====== Rows

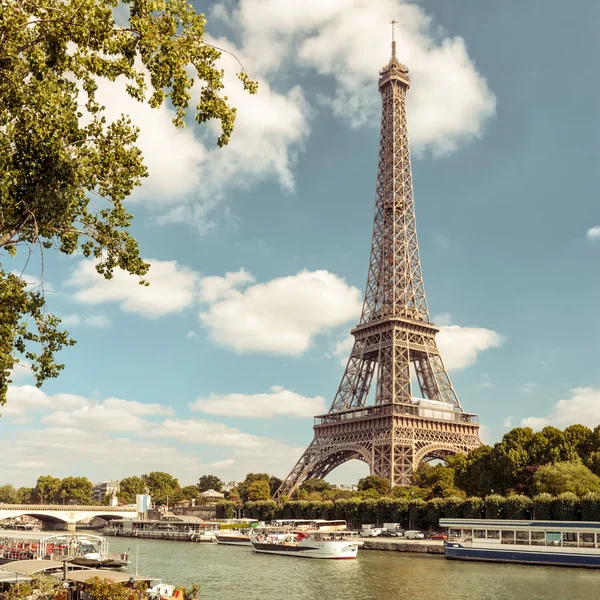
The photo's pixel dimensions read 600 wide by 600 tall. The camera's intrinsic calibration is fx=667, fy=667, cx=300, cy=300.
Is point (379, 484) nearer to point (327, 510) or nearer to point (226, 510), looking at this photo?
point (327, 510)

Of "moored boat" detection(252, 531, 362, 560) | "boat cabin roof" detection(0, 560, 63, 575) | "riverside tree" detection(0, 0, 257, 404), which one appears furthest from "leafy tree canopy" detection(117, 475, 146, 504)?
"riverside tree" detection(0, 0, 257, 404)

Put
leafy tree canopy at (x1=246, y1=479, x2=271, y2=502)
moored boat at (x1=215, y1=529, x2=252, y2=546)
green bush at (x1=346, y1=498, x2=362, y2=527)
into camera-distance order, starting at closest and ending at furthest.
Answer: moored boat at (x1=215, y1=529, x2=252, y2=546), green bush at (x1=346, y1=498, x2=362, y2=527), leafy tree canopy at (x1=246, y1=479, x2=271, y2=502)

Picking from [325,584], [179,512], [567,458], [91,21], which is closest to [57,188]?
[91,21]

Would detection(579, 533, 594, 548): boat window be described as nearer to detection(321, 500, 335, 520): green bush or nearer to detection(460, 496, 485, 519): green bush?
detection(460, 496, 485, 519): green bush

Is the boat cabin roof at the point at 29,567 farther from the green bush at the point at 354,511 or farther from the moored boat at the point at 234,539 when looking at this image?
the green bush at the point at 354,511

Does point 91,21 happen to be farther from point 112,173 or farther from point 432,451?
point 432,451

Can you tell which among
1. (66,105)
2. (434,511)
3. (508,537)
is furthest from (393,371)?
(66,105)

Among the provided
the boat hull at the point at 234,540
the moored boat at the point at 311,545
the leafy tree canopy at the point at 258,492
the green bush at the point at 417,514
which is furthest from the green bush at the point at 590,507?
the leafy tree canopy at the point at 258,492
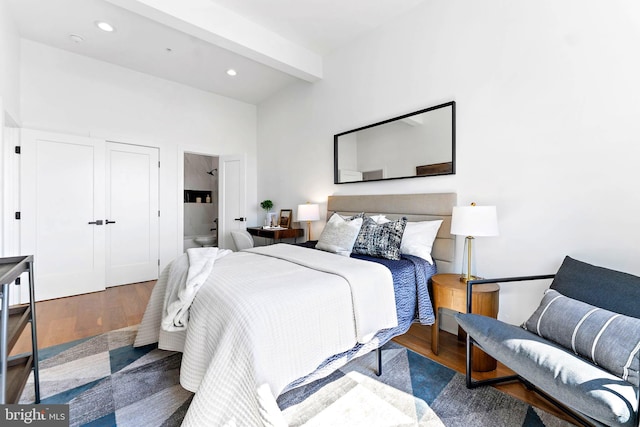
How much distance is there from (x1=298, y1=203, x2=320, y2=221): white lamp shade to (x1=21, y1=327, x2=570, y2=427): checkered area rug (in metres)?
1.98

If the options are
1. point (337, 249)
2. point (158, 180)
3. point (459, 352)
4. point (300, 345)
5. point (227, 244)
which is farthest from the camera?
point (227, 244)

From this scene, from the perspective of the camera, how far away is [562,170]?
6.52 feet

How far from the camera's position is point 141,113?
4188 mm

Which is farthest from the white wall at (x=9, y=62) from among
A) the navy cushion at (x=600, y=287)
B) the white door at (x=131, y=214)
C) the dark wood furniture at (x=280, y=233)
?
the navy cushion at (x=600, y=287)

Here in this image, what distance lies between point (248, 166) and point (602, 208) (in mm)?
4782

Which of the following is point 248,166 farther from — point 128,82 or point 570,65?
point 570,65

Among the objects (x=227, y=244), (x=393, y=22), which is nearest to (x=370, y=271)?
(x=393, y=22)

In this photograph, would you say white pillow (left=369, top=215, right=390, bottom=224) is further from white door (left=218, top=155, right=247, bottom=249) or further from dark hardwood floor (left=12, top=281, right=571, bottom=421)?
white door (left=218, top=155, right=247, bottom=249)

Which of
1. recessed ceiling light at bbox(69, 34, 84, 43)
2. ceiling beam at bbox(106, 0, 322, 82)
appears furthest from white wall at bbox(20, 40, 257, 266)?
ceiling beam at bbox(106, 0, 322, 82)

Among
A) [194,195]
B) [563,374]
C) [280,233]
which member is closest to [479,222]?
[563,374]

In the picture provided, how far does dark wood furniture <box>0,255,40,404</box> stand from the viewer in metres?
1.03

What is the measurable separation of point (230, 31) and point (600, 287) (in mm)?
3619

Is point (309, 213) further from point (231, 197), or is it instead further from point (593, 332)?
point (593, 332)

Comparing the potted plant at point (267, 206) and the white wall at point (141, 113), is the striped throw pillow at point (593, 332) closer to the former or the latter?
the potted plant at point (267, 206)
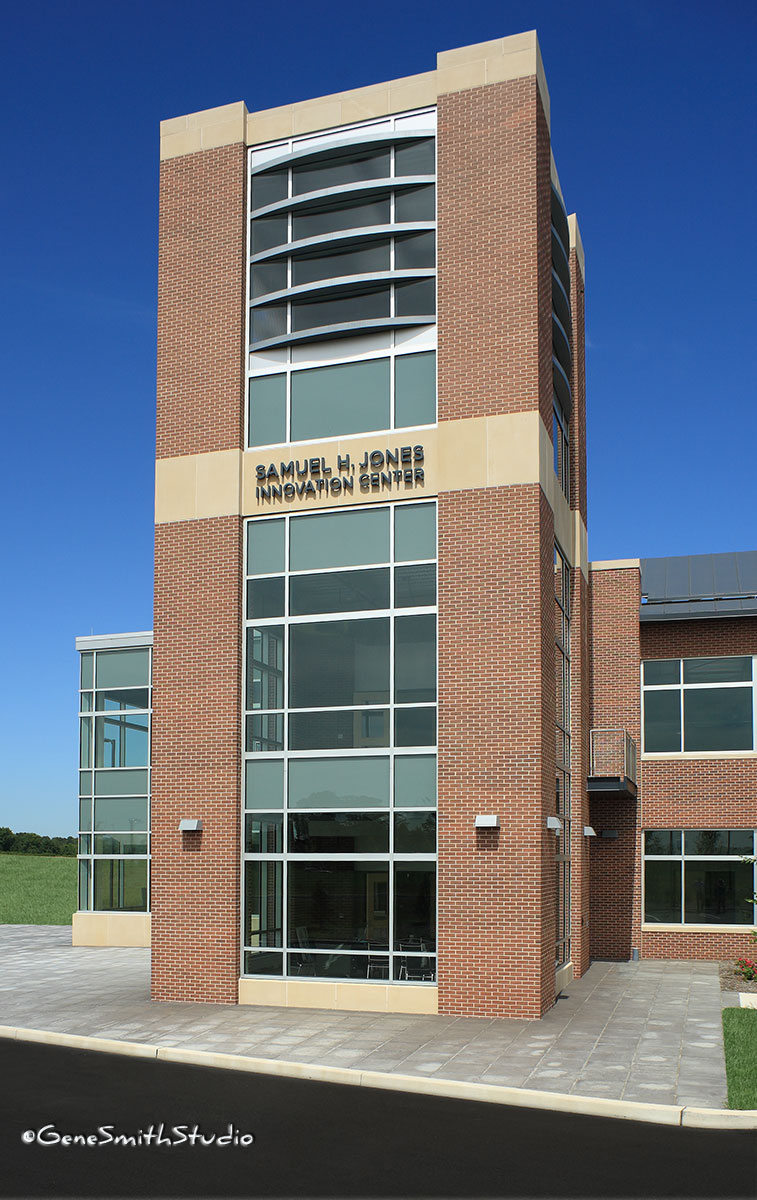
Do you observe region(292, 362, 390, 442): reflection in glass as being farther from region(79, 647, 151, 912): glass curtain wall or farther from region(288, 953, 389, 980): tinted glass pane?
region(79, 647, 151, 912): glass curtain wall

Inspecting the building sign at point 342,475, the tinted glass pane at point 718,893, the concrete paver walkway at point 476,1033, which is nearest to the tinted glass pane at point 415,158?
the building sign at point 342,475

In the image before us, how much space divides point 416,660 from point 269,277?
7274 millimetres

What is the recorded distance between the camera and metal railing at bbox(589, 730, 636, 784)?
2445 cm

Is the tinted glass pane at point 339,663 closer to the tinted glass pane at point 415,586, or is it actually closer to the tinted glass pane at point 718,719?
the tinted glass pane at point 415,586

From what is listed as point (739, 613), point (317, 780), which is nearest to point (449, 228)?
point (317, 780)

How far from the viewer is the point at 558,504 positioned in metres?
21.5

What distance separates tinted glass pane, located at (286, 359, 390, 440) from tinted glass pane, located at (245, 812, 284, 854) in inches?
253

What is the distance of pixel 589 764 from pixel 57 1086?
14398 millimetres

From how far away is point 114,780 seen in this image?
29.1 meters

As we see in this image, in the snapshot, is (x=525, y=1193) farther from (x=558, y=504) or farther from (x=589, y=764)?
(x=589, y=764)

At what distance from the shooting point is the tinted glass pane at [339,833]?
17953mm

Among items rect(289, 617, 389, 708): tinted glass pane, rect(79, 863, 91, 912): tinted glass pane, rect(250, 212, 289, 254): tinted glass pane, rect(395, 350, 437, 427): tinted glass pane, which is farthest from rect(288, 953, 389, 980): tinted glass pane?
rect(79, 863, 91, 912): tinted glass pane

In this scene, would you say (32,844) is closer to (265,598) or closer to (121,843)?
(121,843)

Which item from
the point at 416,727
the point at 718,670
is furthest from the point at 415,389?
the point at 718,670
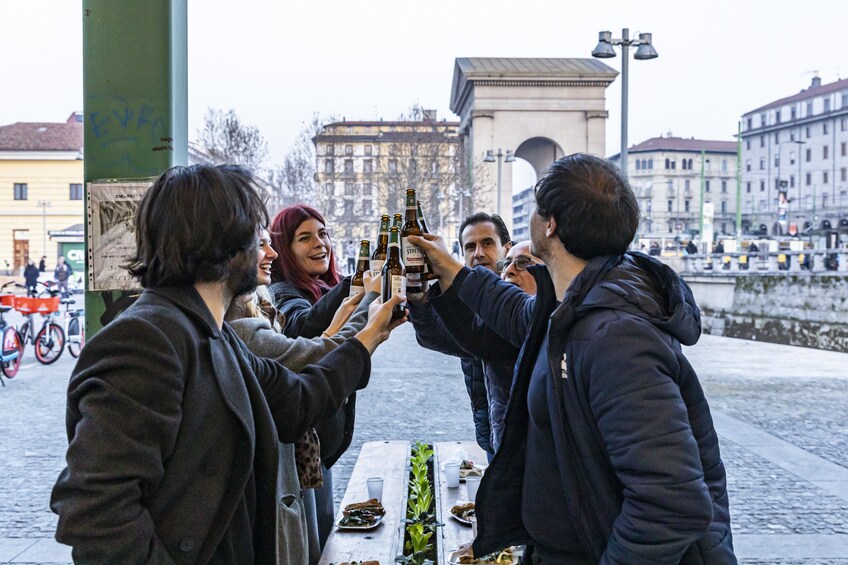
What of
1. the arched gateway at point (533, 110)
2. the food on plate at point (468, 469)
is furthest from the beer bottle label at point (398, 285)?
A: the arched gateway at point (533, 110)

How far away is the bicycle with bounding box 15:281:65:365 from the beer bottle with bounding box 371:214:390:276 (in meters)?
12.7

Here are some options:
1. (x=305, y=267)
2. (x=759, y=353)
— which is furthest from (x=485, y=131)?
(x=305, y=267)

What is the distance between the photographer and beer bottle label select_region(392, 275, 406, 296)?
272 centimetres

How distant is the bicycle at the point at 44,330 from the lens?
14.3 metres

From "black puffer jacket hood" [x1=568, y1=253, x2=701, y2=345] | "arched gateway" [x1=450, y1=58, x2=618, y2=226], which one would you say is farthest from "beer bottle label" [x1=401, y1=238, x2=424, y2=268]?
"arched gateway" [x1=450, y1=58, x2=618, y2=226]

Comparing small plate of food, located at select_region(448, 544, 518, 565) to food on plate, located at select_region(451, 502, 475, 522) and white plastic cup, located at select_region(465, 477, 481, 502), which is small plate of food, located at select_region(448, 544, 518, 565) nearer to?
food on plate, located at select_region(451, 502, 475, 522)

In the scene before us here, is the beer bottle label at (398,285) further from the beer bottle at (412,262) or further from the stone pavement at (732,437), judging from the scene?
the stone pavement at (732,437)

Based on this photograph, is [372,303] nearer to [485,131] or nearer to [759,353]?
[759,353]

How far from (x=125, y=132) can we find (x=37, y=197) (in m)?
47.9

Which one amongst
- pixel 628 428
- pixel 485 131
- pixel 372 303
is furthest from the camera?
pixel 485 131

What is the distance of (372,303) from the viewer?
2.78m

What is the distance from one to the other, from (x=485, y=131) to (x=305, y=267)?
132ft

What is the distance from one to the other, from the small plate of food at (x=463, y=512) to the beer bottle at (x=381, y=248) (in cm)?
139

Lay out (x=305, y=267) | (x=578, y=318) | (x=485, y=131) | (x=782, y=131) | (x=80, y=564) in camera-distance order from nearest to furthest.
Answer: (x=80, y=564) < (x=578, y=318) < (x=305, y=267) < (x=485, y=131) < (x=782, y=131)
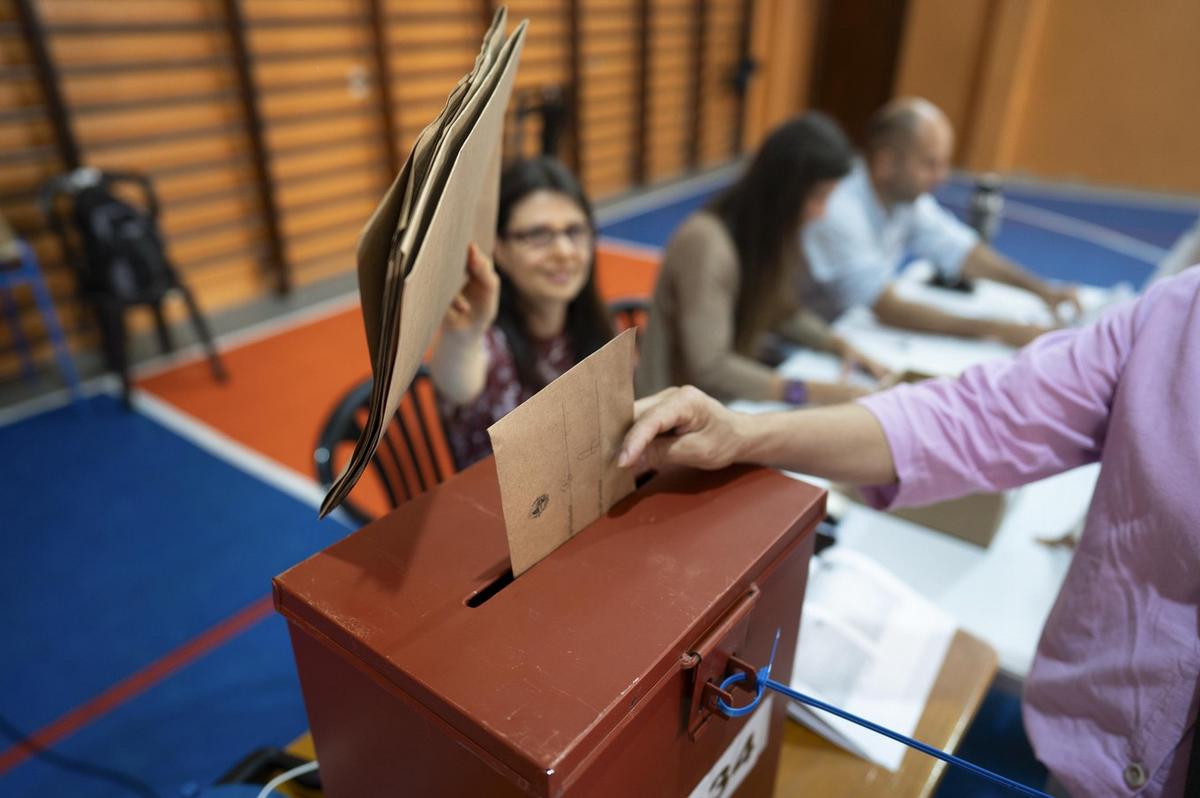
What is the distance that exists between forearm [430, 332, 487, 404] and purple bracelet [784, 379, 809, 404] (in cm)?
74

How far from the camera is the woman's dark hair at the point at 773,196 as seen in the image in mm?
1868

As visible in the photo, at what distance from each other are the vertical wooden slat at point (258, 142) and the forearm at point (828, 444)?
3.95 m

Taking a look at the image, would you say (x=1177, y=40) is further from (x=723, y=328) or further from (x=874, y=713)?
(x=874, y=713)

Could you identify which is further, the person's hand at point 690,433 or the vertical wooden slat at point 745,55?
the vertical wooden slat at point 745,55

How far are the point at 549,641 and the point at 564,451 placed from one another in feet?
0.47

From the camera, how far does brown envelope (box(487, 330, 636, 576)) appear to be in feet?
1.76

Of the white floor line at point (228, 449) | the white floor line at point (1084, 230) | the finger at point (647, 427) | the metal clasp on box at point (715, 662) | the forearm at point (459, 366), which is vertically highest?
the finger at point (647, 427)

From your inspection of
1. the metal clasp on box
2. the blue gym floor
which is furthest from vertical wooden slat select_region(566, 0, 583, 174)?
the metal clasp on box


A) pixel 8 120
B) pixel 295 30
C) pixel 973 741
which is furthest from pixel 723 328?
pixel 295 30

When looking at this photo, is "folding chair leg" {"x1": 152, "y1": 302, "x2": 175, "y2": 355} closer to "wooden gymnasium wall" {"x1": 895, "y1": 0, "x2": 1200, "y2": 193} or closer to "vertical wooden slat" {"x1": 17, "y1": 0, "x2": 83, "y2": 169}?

============

◆ **Exercise details**
Can you change "beer bottle" to "glass bottle" throughout the part of the data that opens with the line containing "In the scene" and closes with the line containing "Answer: (x=80, y=564)", then write out only that part with nothing else altered?

◆ **Exercise result**
In the scene before us here, is the glass bottle label at (398,285) further from the glass bottle at (412,262) or further from the stone pavement at (732,437), judging from the scene?
the stone pavement at (732,437)

Based on this photograph, is [372,303] nearer to [485,131] or nearer to [759,353]?
[759,353]

How far from (x=125, y=132) can we find (x=37, y=197) (in m)?
47.9

Which one amongst
- pixel 628 428
- pixel 485 131
- pixel 372 303
is furthest from the camera?
pixel 485 131

What is the distance of (372,303) from the viewer?
2.78m

What is the distance from one to the other, from (x=485, y=131) to (x=305, y=267)?
132ft

What is the distance from one to the other, from the small plate of food at (x=463, y=512) to the glass bottle at (x=381, y=248) (in cm)?
139

Lay out (x=305, y=267) | (x=578, y=318) | (x=485, y=131) | (x=782, y=131) | (x=80, y=564) in camera-distance order from nearest to furthest.
Answer: (x=80, y=564) < (x=578, y=318) < (x=305, y=267) < (x=485, y=131) < (x=782, y=131)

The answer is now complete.